If losses are sustained from stocks, bonds, etc., sold, exchanged, paid at maturity, or redeemed, such losses may be offset against gains from such transactions but may not be offset against other receipts.
For the purpose of determining the gross profit, the cost of stocks, bonds, etc., shall be deducted from the amount realized on sale, exchange, redemption or maturation.
The amount realized shall consist of the gross receipts therefrom less any brokerage fees or commissions paid on the transfer.
The costs shall consist of the purchase price of the property plus any brokerage fees or commissions paid on acquisition.
Sale by issuing corporations. The proceeds derived by a corporation from the original sale of capital stock do not constitute gross receipts, within the meaning of the Business Privilege Tax Ordinance. However, profits realized from the sale of a corporation's own stock, after issuance and repurchase by the corporation, must be included in the measure of the tax.

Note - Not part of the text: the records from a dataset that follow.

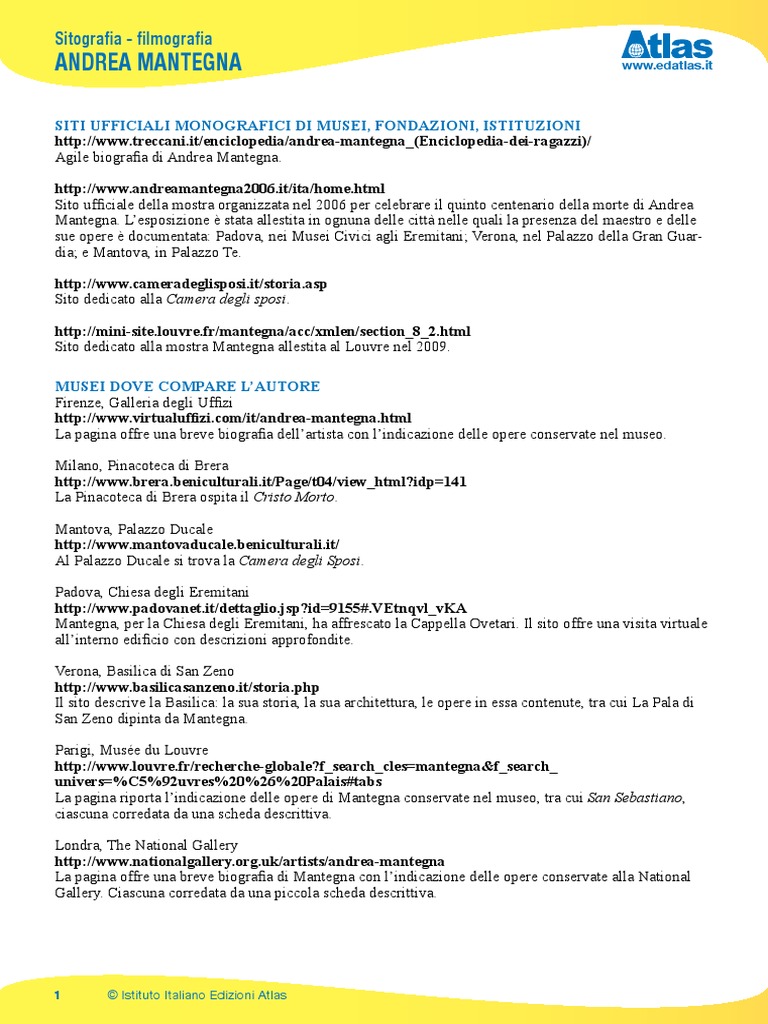 Sitografia - filmografia
ANDREA MANTEGNA

Atlas
www.edatlas.it

SITI UFFICIALI MONOGRAFICI DI MUSEI, FONDAZIONI, ISTITUZIONI
http://www.treccani.it/enciclopedia/andrea-mantegna_(Enciclopedia-dei-ragazzi)/
Agile biografia di Andrea Mantegna.

http://www.andreamantegna2006.it/ita/home.html
Sito ufficiale della mostra organizzata nel 2006 per celebrare il quinto centenario della morte di Andrea Mantegna. L'esposizione è stata allestita in ognuna delle città nelle quali la presenza del maestro e delle sue opere è documentata: Padova, nei Musei Civici agli Eremitani; Verona, nel Palazzo della Gran Guardia; e Mantova, in Palazzo Te.

http://www.cameradeglisposi.it/storia.asp
Sito dedicato alla Camera degli sposi.

http://mini-site.louvre.fr/mantegna/acc/xmlen/section_8_2.html
Sito dedicato alla mostra Mantegna allestita al Louvre nel 2009.

MUSEI DOVE COMPARE L'AUTORE
Firenze, Galleria degli Uffizi
http://www.virtualuffizi.com/it/andrea-mantegna.html
La pagina offre una breve biografia dell'artista con l'indicazione delle opere conservate nel museo.

Milano, Pinacoteca di Brera
http://www.brera.beniculturali.it/Page/t04/view_html?idp=141
La Pinacoteca di Brera ospita il Cristo Morto.

Mantova, Palazzo Ducale
http://www.mantovaducale.beniculturali.it/
Al Palazzo Ducale si trova la Camera degli Sposi.

Padova, Chiesa degli Eremitani
http://www.padovanet.it/dettaglio.jsp?id=9155#.VEtnqvl_vKA
Mantegna, per la Chiesa degli Eremitani, ha affrescato la Cappella Ovetari. Il sito offre una visita virtuale all'interno edificio con descrizioni approfondite.

Verona, Basilica di San Zeno
http://www.basilicasanzeno.it/storia.php
Il sito descrive la Basilica: la sua storia, la sua architettura, le opere in essa contenute, tra cui La Pala di San Zeno dipinta da Mantegna.

Parigi, Musée du Louvre
http://www.louvre.fr/recherche-globale?f_search_cles=mantegna&f_search_univers=%C5%92uvres%20%26%20Palais#tabs
La pagina riporta l'indicazione delle opere di Mantegna conservate nel museo, tra cui San Sebastiano, ciascuna corredata da una scheda descrittiva.

Londra, The National Gallery
http://www.nationalgallery.org.uk/artists/andrea-mantegna
La pagina offre una breve biografia di Mantegna con l'indicazione delle opere conservate alla National Gallery. Ciascuna corredata da una piccola scheda descrittiva.

1 © Istituto Italiano Edizioni Atlas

Retirement of bonds. When a corporation purchases its own bonds for retirement at a price less than the issuing price or less than face value, the difference between the purchase price and the issuing price or face value must be included in the tax base. Conversely, if a corporation issues bonds at their face value and purchases for retirement any of such bonds at a price in excess of the issuing price of face value, the difference between the issuing price and the purchase price may be deducted, but only to the extent of the profits realized on other securities transactions.
Hedging transactions. Gains or losses realized on hedging transactions are gains or losses from securities transactions within the meaning of this section.
U.S. Government and Pennsylvania Obligations. Profits made on the sale, exchange, redemption or payment at maturity of obligations of the United States or its possessions or any governmental agency created by act of Congress, or of the Commonwealth, any public authority, commission, board or other agency created by the Commonwealth, any political subdivision of the Commonwealth or any public authority created by such political subdivision shall be excluded from the tax base.
SECTION 324. SALE OF CAPITAL ASSETS.
Except as otherwise provided, the gains (not gross proceeds) resulting from the sale of capital assets, such as plant, machinery and equipment, furniture and fixtures, vehicles, etc., are to be included in the tax base if the property is located in Philadelphia at the time of the sale. Losses sustained on such sales may be offset against gains from other sales of capital assets, but may not be offset against gross receipts from other sources. In computing the gains or losses from the sale of a capital asset, the cost of the asset, less allowable depreciation, is deductible from the gross proceeds of the sale.